The efficacy of onabotulinumtoxinA injections in chronic migraine (CM) is rapid, robust, and sustained, according to a recent French study published in The Journal of Headache and Pain.1 The study reported a high degree of response, measured by a reduction in headache days per month, reduced muscle pain and tenderness, and a significant drop in the use of rescue medications, as well as a high degree of patient satisfaction with the therapy. Moreover, the study design, which entailed a protocol for individualized mapping of injection sites, contributes strong evidence supporting a role for myofascial trigger points (TRPs) in the chronicity of migraine pain.
A team of investigators from the pain center and department of Neurosurgery at the Centre Hospitalier Universitaire de Limoges in France conducted an observational open-label study in a cohort of 41 patients enrolled from 2008 to 2015 with CM (43 female/14 male, age 17-85; mean age, 44.5) who had no response to at least 2 prophylactic agents. The study was unusual in that it first included what the investigators termed an “adaptation” period, designed to identify the optimal injection sites for each patient using a “follow-the-pain” approach guided by Travell & Simons’ Myofascial Pain and Dysfunction: The Trigger Point Manual.2 This phase included up to 3 sessions in which the patients were questioned about features of their attacks while the examiner searched for corresponding TRPs in the corrugator, temporalis, and trapezius muscles to map the injection sites.

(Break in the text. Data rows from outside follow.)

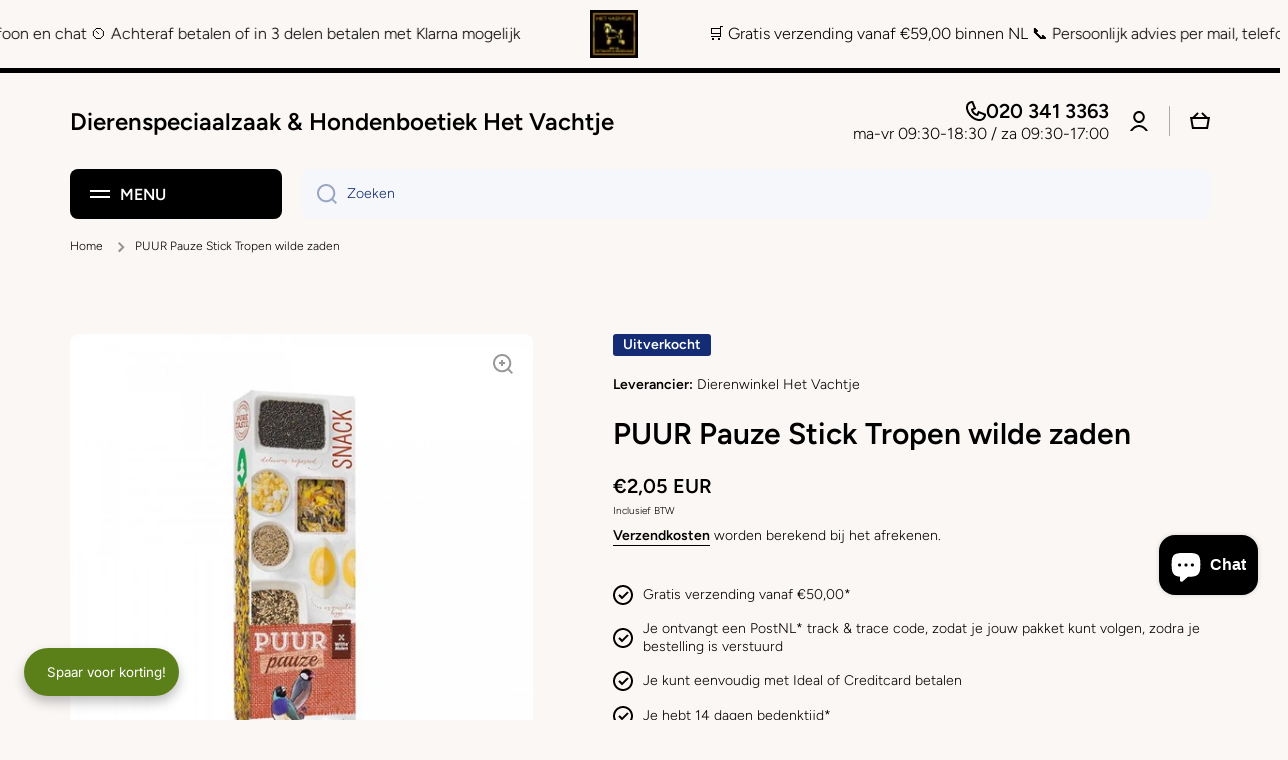

--- FILE ---
content_type: text/css
request_url: https://hetvachtje.nl/cdn/shop/t/15/assets/section-ticker.css?v=1889787500374099171712154883
body_size: -286
content:
[id*=ticker-]{display:block;text-decoration:none;color:var(--color-base)}.no-js ticker-section{display:none}.ticker{display:flex;overflow:hidden;width:100%}.ticker__container{display:flex;align-items:center}.ticker--animation{animation:ticker var(--ticker-delay, 15s) infinite linear}.ticker--animation.ticker-to-right{animation-direction:reverse}[id*=ticker]:hover .ticker__container{animation-play-state:paused}.ticker__icon{display:flex;flex:0 0 auto;margin-left:70px}.ticker__icon img{max-width:unset;width:48px;height:48px;object-fit:cover}.ticker__icon svg{max-width:48px;max-height:48px}.ticker__icon svg path{fill:var(--color-accent)}.ticker__container .ticker__content{margin-top:0;margin-left:70px;white-space:nowrap}.ticker-text-2{font-size:calc(30px * var(--font-heading-scale));line-height:200%}.ticker-text-3{font-size:calc(24px * var(--font-heading-scale))}.ticker-text-4{font-size:calc(20px * var(--font-heading-scale))}.ticker-text-5{font-size:calc(16px * var(--font-heading-scale))}.section-background--xsmall .ticker.ticker-text-2{line-height:130%}@media (max-width:576px){.ticker__icon,.ticker__container p{margin-left:50px}}@-moz-keyframes ticker{to{transform:translate(-100%)}}@-webkit-keyframes ticker{to{transform:translate(-100%)}}@-o-keyframes ticker{to{transform:translate(-100%)}}@keyframes ticker{to{transform:translate(-100%)}}
/*# sourceMappingURL=/cdn/shop/t/15/assets/section-ticker.css.map?v=1889787500374099171712154883 */


--- FILE ---
content_type: text/javascript
request_url: https://hetvachtje.nl/cdn/shop/t/15/assets/footer-accordion.js?v=119298193519945777551712154882
body_size: -360
content:
class footerAccordion extends HTMLElement{constructor(){super(),!this.classList.contains("admin-panel--no-js")&&(this.toggleContent=".footer__accordion__content",this.boxes=this.querySelectorAll(".footer__accordion__heading"),this.boxes.length&&(this.bindEvents(),this.resizeHandler(),window.addEventListener("resize",this.resizeHandler.bind(this),!1)))}bindEvents(){const _this=this;this.boxes.forEach(box=>{box.addEventListener("click",event=>{if(event.preventDefault(),window.innerWidth>576)return!1;var details=event.target,childs=_this.querySelectorAll("[open]");if(details.hasAttribute("open")?details.classList.remove("footer__accordion-opening"):(details.setAttribute("open",""),setTimeout(function(){_this.resizeHandler(),details.classList.add("footer__accordion-opening")},0)),childs.lenght<=0)return!1;childs.forEach(child=>{child.classList.remove("footer__accordion-opening"),setTimeout(function(){child.removeAttribute("open")},300)})})})}resizeHandler(){this.querySelectorAll("[open]+"+this.toggleContent).forEach(box=>{box.style.setProperty("--scroll-height",box.scrollHeight+1+"px")})}}customElements.define("footer-accordion",footerAccordion);
//# sourceMappingURL=/cdn/shop/t/15/assets/footer-accordion.js.map?v=119298193519945777551712154882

This was followed by an observation period that tracked CM patterns 8 weeks prior to the first effective treatment injection and 8 weeks after the last injection. Onset of efficacy was rapid, occurring within days of the first injection, with 41 of 63 treated patients (72%) reaching the primary outcome of ≥50% reduction in headache days over 2 or more consecutive injection cycles. Of these, nearly 93% of participants surpassed the desired outcome; 29 patients (70.7%) reported a reduction of headache days of ≥70%, and 9 patients (22%) were virtually headache-free (reporting ≤1 headache days per month), with a duration that lasted from 3 to 4 months. Triptan use was also reduced by a mean of 81% in 28 patients taking these medications prior to enrollment.
In addition to establishing efficacy, with good safety and tolerability, the study also allowed for a number of observations about the nature of CM. The most prominent muscle contributing to CM appeared to be the trapezius, as 38 of 41 participants (92%) required injections to that site. Responders were more likely than nonresponders to have a pattern of painful cervical muscle tension before, during, and between attacks. At the same time, there were no differences in baseline characteristics of age, sex, use of triptans, or the number of headache days per month between responders and nonresponders.
If these results are confirmed by further investigations, the researchers wrote, “it could be suggested that myofascial pain and TrPs may contribute to headache pain in CM patients and constitute an important factor of migraine chronicization.”
The study had 2 main limitations, including a small sample size and the lack of a placebo arm, although the high placebo effect in migraine is difficult to overcome, the researchers noted.
- Ranoux D, Martiné G, Espagne-Dubreuilh G, Amilhaud-Bordier M, Caire F, Magy L. OnabotulinumtoxinA injections in chronic migraine, targeted to sites of pericranial myofascial pain: an observational, open label, real-life cohort study. J Headache Pain 2017;18:75.
- Simons DG, Travell JG, Simons LS. Myofascial Pain and Dysfunction: The Trigger Point Manual, vol 1.. Philadelphia, PA: Lippincott Williams & Wilkins, 1999.